The Creatures singles chronology
| "Prettiest Thing" (1999) | "Godzilla!" (2003) |  |

Music video
- "Godzilla!" on YouTube

Siouxsie singles chronology
| "Prettiest Thing" (1999) | "Godzilla!" (2003) | "Into a Swan" (2007) |

= Godzilla! =

2003 single by The Creatures

"Godzilla!" is a song recorded by English band the Creatures, consisting of singer Siouxsie Sioux and drummer Budgie. It was produced by the duo and was the lead single from their fourth and final album, Hái!.

The single was released on three separate CDs.
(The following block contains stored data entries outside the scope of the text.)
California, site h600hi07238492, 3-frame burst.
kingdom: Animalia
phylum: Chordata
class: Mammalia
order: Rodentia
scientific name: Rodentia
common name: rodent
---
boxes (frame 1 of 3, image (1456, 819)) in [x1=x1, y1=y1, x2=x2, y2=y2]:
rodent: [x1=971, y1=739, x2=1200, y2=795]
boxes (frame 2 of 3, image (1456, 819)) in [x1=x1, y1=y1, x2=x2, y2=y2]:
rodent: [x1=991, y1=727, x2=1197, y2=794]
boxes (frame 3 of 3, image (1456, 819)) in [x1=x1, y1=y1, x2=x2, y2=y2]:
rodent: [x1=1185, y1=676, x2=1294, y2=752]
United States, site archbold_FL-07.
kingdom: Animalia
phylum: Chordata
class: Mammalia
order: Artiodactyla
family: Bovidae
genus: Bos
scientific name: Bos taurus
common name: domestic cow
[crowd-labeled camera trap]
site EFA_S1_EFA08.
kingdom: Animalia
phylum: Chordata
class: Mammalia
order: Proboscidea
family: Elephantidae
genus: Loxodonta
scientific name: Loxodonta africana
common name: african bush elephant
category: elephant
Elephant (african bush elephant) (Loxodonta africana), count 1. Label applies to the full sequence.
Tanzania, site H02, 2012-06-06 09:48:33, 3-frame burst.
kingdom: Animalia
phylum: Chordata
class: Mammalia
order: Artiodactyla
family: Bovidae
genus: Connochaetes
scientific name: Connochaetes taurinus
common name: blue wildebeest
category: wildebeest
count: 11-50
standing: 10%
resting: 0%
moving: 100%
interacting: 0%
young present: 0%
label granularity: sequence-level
CD 1 included "Godzilla! (Radio Edit)" and two B-sides, "The Temple of Dawn" and "Attack of the Super Vixens." CD 2 was a VCD and included videos for "Godzilla!" and "Godzilla! (Instrumental)". CD 3 included "Godzilla! (Budgie's Tokyo First Mix)", "Godzilla! (Instrumental)" and "Godzilla! (Tokyo Session)."

"Godzilla!" entered the UK Singles Chart in October 2003, ranking 53rd.